**Enunciado 1:**
No texto sobre o perdão, até quantas vezes Pedro pergunta se deve perdoar ao irmão?
**Enunciado 2:**
Transcreva do texto sobre o perdão o trecho entre "Jesus deixa bem" e "Ele estamos entregues.", inclusive.
**Enunciado 3:**
Quais adjetivos o texto sobre o perdão usa para qualificar a atitude de só perdoar se o outro vier se desculpar?

**Trecho:**
——————————

Fernando A. Moreira
"...mas, se não perdoardes aos homens quando
vos tenham ofendido, vosso Pai Celestial também não vos perdoará os
pecados." (S. Mateus, cap. XVIII, vv. 15,
21 e 22.)
Inúmeras vezes, Jesus nas suas parábolas fez
referência ao perdão, para que ficasse bem nítida a sua importância no nosso
relacionamento com o nosso próximo e pudéssemos dimensionar a bondade, a
misericórdia e a justiça divina, que irão balizar o caminho de nossa evolução.
"(...) – Então, aproximando-se dele, disse-lhe
Pedro: ‘Senhor, quantas vezes perdoarei a meu irmão, quando houver pecado
contra mim ? Até sete vezes ?’ Respondeu-lhe Jesus: ‘Não vos digo que
perdoareis até sete vezes, mas até setenta vezes sete vezes."
(S. Mateus, cap. XVIII, vv. 15, 21, 22.)
Jesus deixa bem claro que não há limite para o
perdão, que não pode ser contado, porque sendo ele o esquecimento da ofensa,
como é apagado, nada sobra para se contar.
Perdoar até setenta vezes sete vezes equivale a
dizer que temos que perdoar sempre, sendo o perdão, pois, incondicional; é o
perdão do coração. Mas, às vezes concedemos somente o perdão dos lábios, o
falso perdão:
"Eu o perdôo, mas não esquecerei jamais o que
me fez."
Mais além afirmamos: "- Entrego à Deus e à sua justiça", quando na realidade, estamos desejando a sua
condenação; não temos nenhuma procuração divina para assim nos referirmos,
mesmo porque, desde que Deus nos criou, já a Ele estamos entregues.
Freqüentemente também dizemos ou ouvimos dizer:
"- Se ele vier se desculpar, eu o
perdôo."
Esta é uma atitude orgulhosa, estática e
condicional, se contrapondo aos ensinamentos de Jesus, que nos mostrou de quem
deve ser a iniciativa e em que momento deve-se perdoar nestas três passagens
evangélicas:
" Se contra vos pecou vosso irmão, ide
fazer-lhe sentir a falta em particular, a sós com ele; se vos atender tereis
ganho o vosso irmão." (Mateus;
XVIII, 15)
"Reconciliai-vos o mais depressa possível com
o vosso adversário, enquanto estais com ele a caminho, para que ele não vos
entregue ao juiz, o juiz não vos entregue ao ministro da justiça e não sejais
metido em prisão. – Digo-vos, em verdade, que daí não saireis, enquanto não
tiveres pago o último ceitil." ( Mateus: V, 25 e 26)
"Se, portanto, quando depor vossa oferenda,
vos lembrardes que o vosso irmão tem qualquer coisa contra vos, deixai a vossa
dádiva junto do altar e ide, antes, reconciliar-vos com o vosso irmão; depois
então voltai a oferecê-la." (Mateus, cap. V, vv. 23, 24)

——————————

**Material fornecido:**
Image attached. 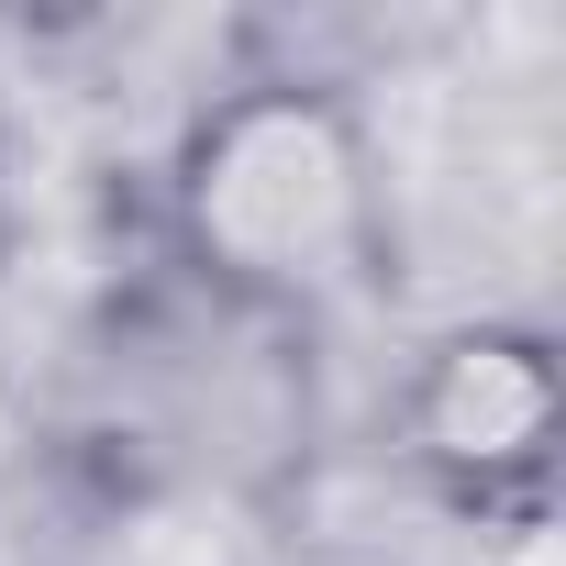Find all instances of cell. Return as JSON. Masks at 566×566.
<instances>
[{"instance_id": "2", "label": "cell", "mask_w": 566, "mask_h": 566, "mask_svg": "<svg viewBox=\"0 0 566 566\" xmlns=\"http://www.w3.org/2000/svg\"><path fill=\"white\" fill-rule=\"evenodd\" d=\"M555 433H566V378L533 323H444L400 378V444L467 511L544 489Z\"/></svg>"}, {"instance_id": "1", "label": "cell", "mask_w": 566, "mask_h": 566, "mask_svg": "<svg viewBox=\"0 0 566 566\" xmlns=\"http://www.w3.org/2000/svg\"><path fill=\"white\" fill-rule=\"evenodd\" d=\"M167 222L222 301L334 312L378 277L389 167H378L367 112L334 78H244L178 123Z\"/></svg>"}]
</instances>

——————————

**Resposta completa 1:**
Até sete vezes.

**Resposta completa 2:**
Jesus deixa bem claro que não há limite para o
perdão, que não pode ser contado, porque sendo ele o esquecimento da ofensa,
como é apagado, nada sobra para se contar.
Perdoar até setenta vezes sete vezes equivale a
dizer que temos que perdoar sempre, sendo o perdão, pois, incondicional; é o
perdão do coração. Mas, às vezes concedemos somente o perdão dos lábios, o
falso perdão:
"Eu o perdôo, mas não esquecerei jamais o que
me fez."
Mais além afirmamos: "- Entrego à Deus e à sua justiça", quando na realidade, estamos desejando a sua
condenação; não temos nenhuma procuração divina para assim nos referirmos,
mesmo porque, desde que Deus nos criou, já a Ele estamos entregues.

**Resposta completa 3:**
- orgulhosa
- estática
- condicional